This is exercise $3.4.15$ from the book How to Prove it by Velleman $($$2^{nd}$ edition$)$:
Suppose $\mathcal F$ and $\mathcal G$ are nonempty families of sets and every element of $\mathcal F$ is disjoint from some element of $\mathcal G$. Prove that $\bigcup\mathcal F$ and $\bigcap\mathcal G$ are disjoint.
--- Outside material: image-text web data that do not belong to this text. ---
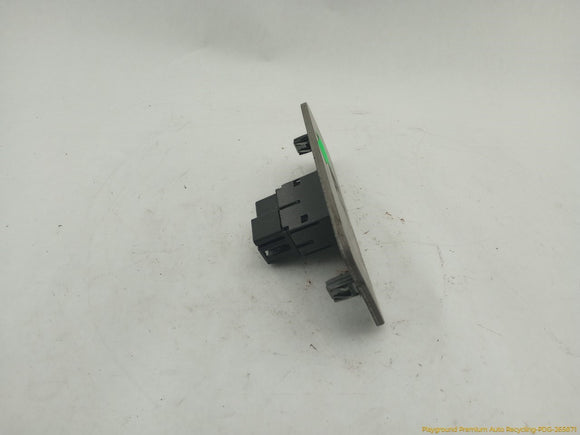 Ford Flex Passenger Right Front Door Window Switch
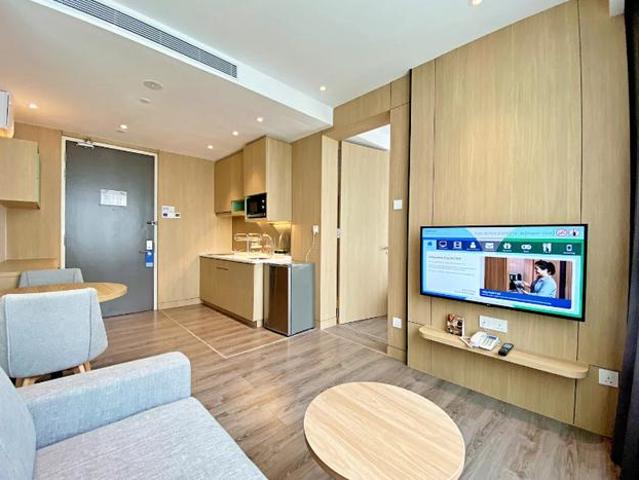 Condominium for sale in Bukit Jalil, Kuala Lumpur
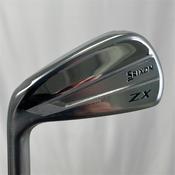 Srixon ZX MkII #3 Recoil 90 Regular Driving Iron Gents LH image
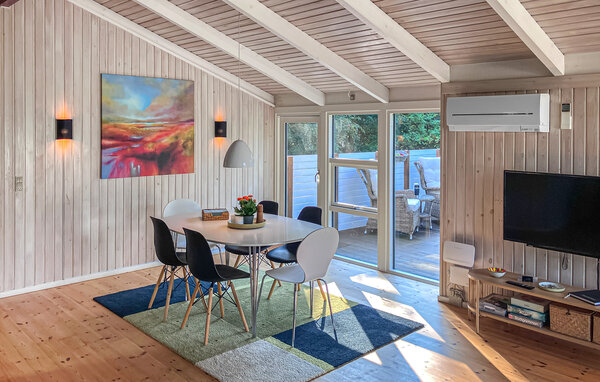 Casa de vacaciones - Marielyst , Dinamarca - K18108 4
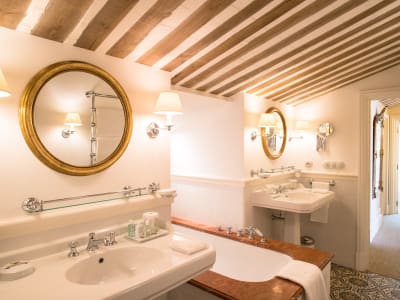 Airelles, La Bastide de Gordes – foto 4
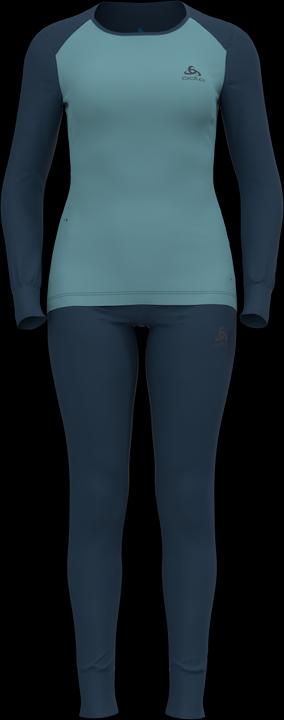 Actual product image Odlo Active Warm Set (M)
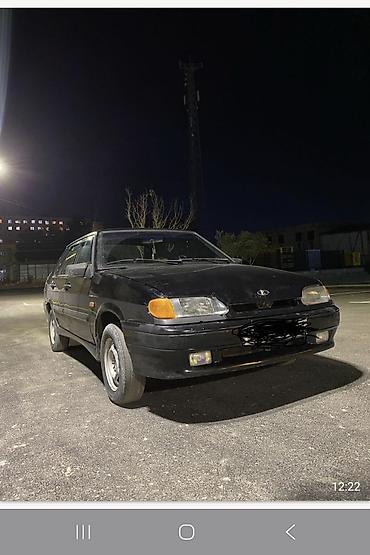 VAZ (LADA): VAZ (LADA) -da lalafo.az — 15 VAZ (LADA): VAZ (LADA) — 15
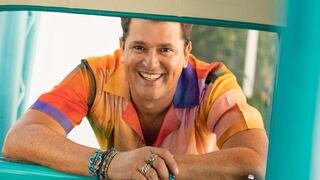 Posponen gira de Carlos Vives por Estados Unidos debido a la pandemia del COVID-19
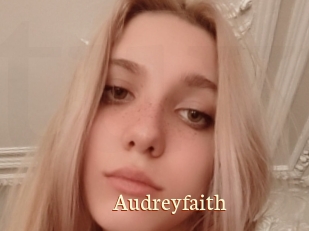 Audreyfaith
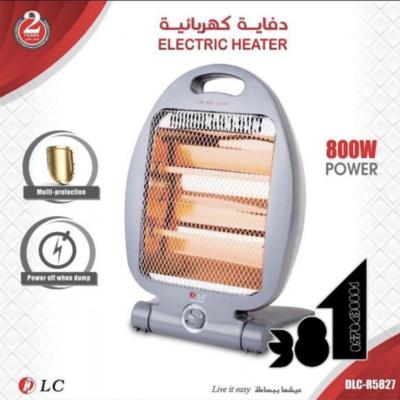 دفايه كهربائيه 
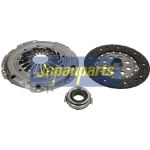 Japanparts Kupplungssatz KF-2089 Japanparts Kupplungssatz KF-2089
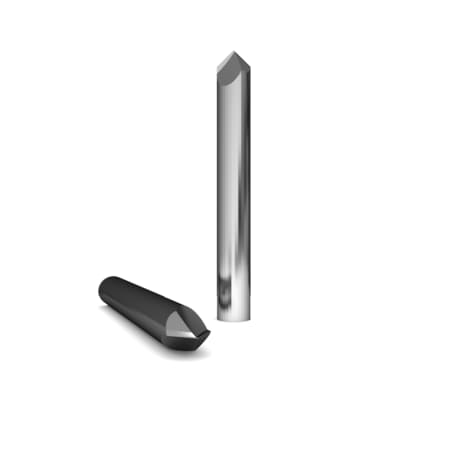 Gws Tool Group 317374 End Mill 317374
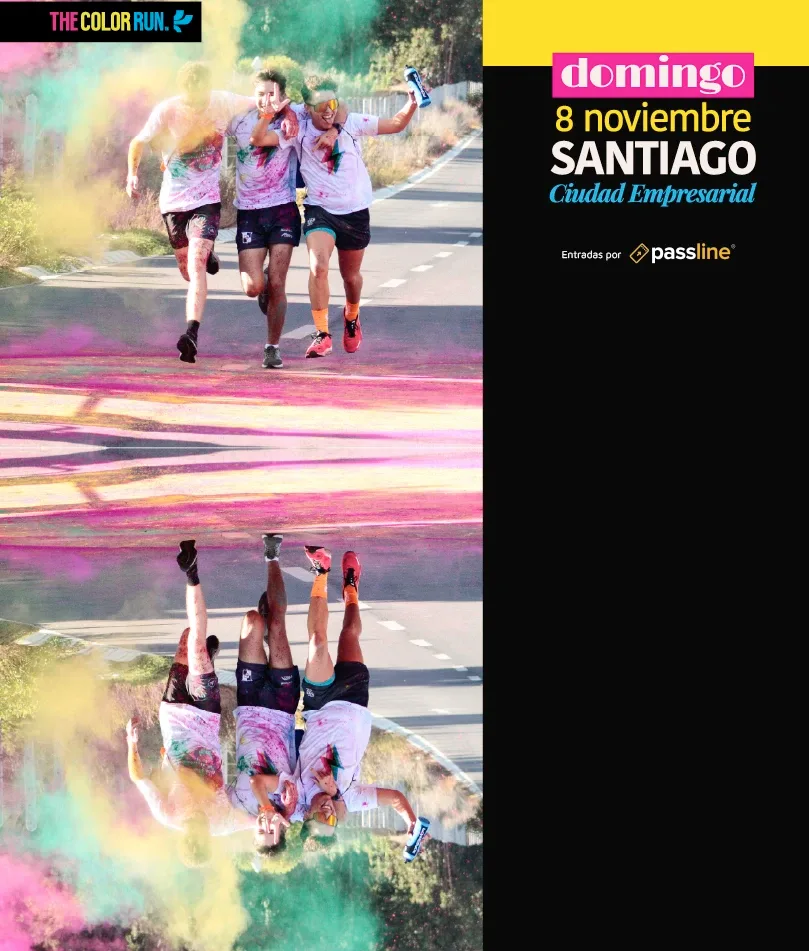The Color Run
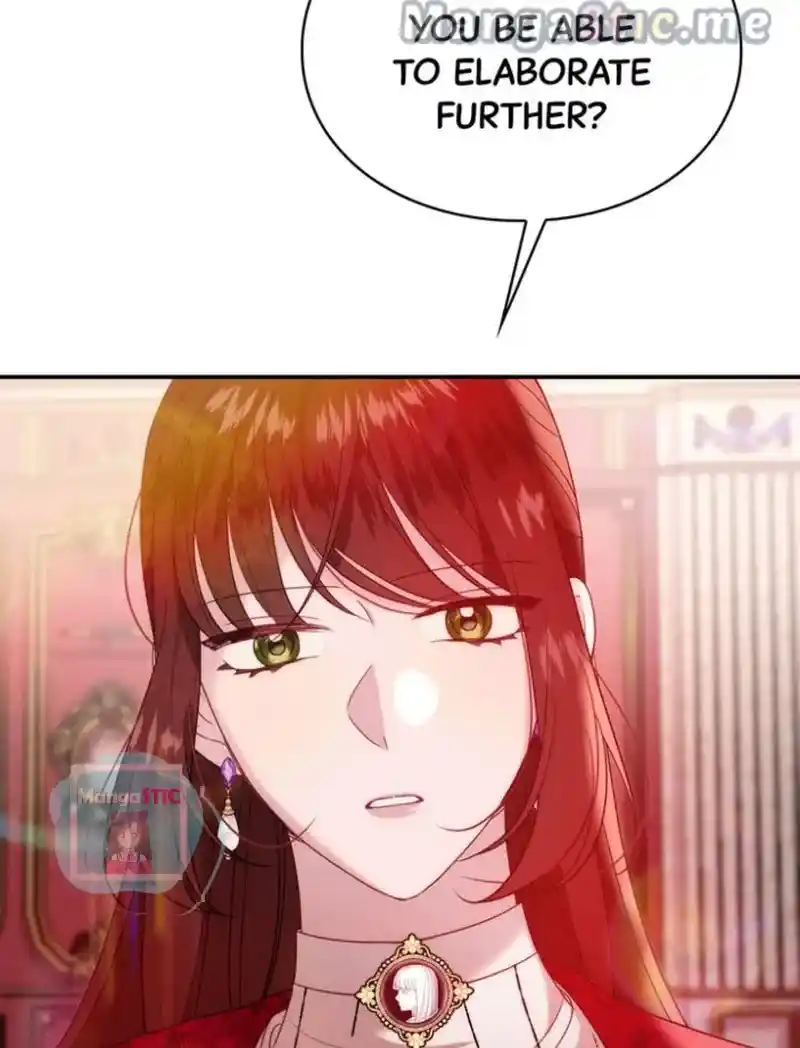 The Raven Duchess Chapter 36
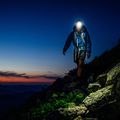 Petzl Actik fejlámpa piros E063AA03 5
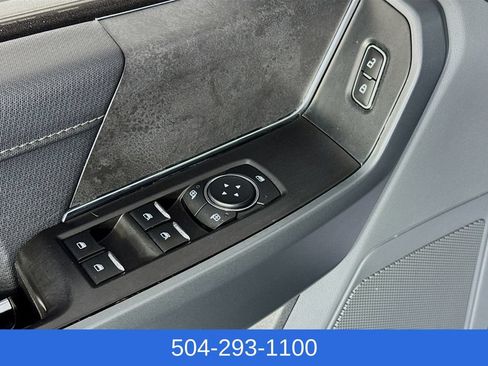 Used 2024 Ford F150 XLT w/ Mobile Office Package AWD/4WD image 20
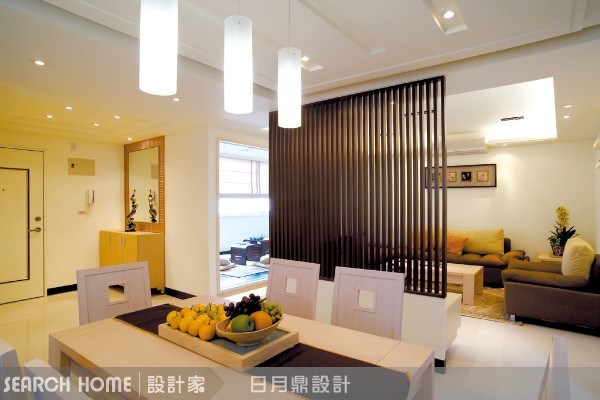 88坪老屋(16~30年)＿現代風案例圖片＿日月鼎室內裝修＿日月鼎_06之9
The author gives a proof by contradiction but I attempted to give a direct proof as follows:
Suppose $\forall A\in\mathcal F\exists B\in\mathcal G(A\cap B=\emptyset)$. Let $x$ be an arbitrary element of $\bigcup\mathcal F$. So we can choose some $A_0$ such that $A_0\in\mathcal F$ and $x\in A_0$. Since $\forall A\in\mathcal F\exists B\in\mathcal G(A\cap B=\emptyset)$ and $A_0\in \mathcal F$, we can choose some $B_0$ such that $B_0\in\mathcal G$ and $A_0\cap B_0=\emptyset$. From $A_0\cap B_0=\emptyset$ and $x\in A_0$, $x\notin B_0$. From $B_0\in\mathcal G$ and $x\notin B_0$, $x\notin\bigcap\mathcal G$. Thus if $x\in\bigcup\mathcal F$ then $x\notin\bigcap\mathcal G$. Since $x$ is arbitrary, $\forall x(x\in\bigcup\mathcal F\rightarrow x\notin\bigcap\mathcal G)$ and so $\bigcup\mathcal F\cap\bigcap\mathcal G=\emptyset$. Therefore if $\forall A\in\mathcal F\exists B\in\mathcal G(A\cap B=\emptyset)$ then $\bigcup\mathcal F\cap\bigcap\mathcal G=\emptyset$. $Q.E.D.$
Is my proof valid$?$
Thanks for your attention.